Amos Carver, Gregg Sergeant, and Scot Schecter were working on a live stunt for the upcoming movie Kick Ass 2 when they heard gasps and screams coming from across the street.

The three stuntmen from the Los Angeles-based company 911 Stunts saw a woman hanging from the 14th floor of a balcony adjacent form the international comic book and pop culture event. After recognizing this was no stunt, the men immediately took action.

"We're trained to deal with these situations should they arise, but usually if we do, it's not an innocent civilian," Carver told ABC News.

"If we're saving somebody, it's a situation we constructed in such a way that they're out on the edge of life or death intentionally to get a certain shot [in a film], and we swoop in, but those are people that are expecting this."

Once gaining permission to enter the apartment from which the woman was hanging, the three men quietly made their way into the room without her knowing. When the men saw the woman "hanging with one hand and one foot off the ledge," Sergeant quickly restrained her in a bear hug while Schecter and Carver fastened harness gear around her body to ensure her safety.
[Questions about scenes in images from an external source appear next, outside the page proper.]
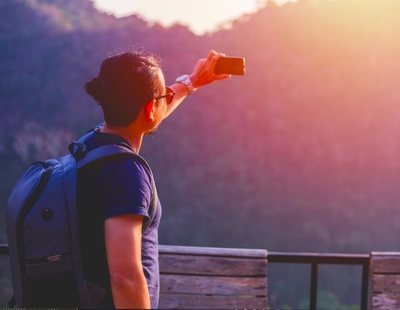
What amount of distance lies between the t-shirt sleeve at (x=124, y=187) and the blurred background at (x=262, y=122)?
23.9 metres

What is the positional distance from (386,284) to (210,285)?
79cm

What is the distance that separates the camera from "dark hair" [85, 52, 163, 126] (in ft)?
4.13

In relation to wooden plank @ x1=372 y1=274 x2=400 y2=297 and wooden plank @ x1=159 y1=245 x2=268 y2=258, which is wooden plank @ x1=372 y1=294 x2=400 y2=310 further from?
wooden plank @ x1=159 y1=245 x2=268 y2=258

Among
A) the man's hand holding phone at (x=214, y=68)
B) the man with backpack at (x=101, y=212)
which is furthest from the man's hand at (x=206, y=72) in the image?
the man with backpack at (x=101, y=212)

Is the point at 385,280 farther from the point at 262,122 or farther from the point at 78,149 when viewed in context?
the point at 262,122

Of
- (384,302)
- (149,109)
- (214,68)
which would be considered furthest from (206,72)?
(384,302)

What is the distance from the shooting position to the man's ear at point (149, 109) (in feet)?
4.16

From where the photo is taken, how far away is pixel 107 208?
3.73 feet

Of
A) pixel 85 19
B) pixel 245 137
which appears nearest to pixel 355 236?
pixel 245 137

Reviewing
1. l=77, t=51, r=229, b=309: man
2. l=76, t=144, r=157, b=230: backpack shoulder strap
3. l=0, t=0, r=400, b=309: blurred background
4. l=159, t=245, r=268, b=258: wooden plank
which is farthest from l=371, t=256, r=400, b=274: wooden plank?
l=0, t=0, r=400, b=309: blurred background

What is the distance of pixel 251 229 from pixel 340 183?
6.42 meters

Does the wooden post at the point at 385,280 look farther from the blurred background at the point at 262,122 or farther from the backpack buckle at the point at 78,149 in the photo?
the blurred background at the point at 262,122

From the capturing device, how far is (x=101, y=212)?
1155mm

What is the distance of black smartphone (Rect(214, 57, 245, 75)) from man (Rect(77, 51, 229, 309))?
40 cm
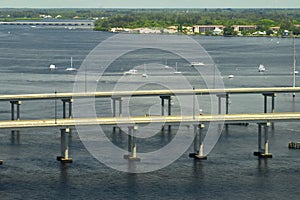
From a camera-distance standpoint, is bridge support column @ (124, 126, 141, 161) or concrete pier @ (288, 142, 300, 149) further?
concrete pier @ (288, 142, 300, 149)

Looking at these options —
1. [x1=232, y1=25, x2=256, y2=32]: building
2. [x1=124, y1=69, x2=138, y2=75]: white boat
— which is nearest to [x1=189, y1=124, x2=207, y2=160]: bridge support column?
[x1=124, y1=69, x2=138, y2=75]: white boat

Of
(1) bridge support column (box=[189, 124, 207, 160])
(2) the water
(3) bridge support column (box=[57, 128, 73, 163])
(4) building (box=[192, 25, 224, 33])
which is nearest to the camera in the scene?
(2) the water

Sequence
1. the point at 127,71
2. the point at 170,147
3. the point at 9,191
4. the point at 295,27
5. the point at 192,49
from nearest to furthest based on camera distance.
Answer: the point at 9,191 < the point at 170,147 < the point at 127,71 < the point at 192,49 < the point at 295,27

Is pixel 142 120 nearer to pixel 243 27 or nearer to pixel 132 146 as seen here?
pixel 132 146

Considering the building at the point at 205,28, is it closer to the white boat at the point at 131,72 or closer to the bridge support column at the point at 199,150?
the white boat at the point at 131,72

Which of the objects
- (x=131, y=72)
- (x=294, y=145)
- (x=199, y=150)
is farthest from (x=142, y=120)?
(x=131, y=72)

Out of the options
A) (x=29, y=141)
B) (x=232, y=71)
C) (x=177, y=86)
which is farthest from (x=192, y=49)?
(x=29, y=141)

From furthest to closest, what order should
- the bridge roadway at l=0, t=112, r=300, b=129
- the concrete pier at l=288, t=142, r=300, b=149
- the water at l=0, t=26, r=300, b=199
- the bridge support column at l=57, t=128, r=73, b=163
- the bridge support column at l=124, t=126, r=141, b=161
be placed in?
the concrete pier at l=288, t=142, r=300, b=149 → the bridge support column at l=124, t=126, r=141, b=161 → the bridge support column at l=57, t=128, r=73, b=163 → the bridge roadway at l=0, t=112, r=300, b=129 → the water at l=0, t=26, r=300, b=199

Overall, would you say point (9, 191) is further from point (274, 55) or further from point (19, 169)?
point (274, 55)

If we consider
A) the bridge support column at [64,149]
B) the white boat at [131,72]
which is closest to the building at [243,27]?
the white boat at [131,72]

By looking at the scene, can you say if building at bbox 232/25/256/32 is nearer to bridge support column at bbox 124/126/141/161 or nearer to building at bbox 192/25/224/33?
building at bbox 192/25/224/33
"She just kept saying, 'I'm so sorry, I'm so sorry,' over and over again," Carver said of the woman, who turned out to be intoxicated and suffering stress from a recently severed relationship. "She was very distraught."

Although the three stunt coordinators insisted their actions were not heroic, they received a well-deserved "thank you" from San Diego Police.

"I was just so thankful we got there when we got there. I think if we'd been there two seconds later, she would've been gone," explained Sergeant.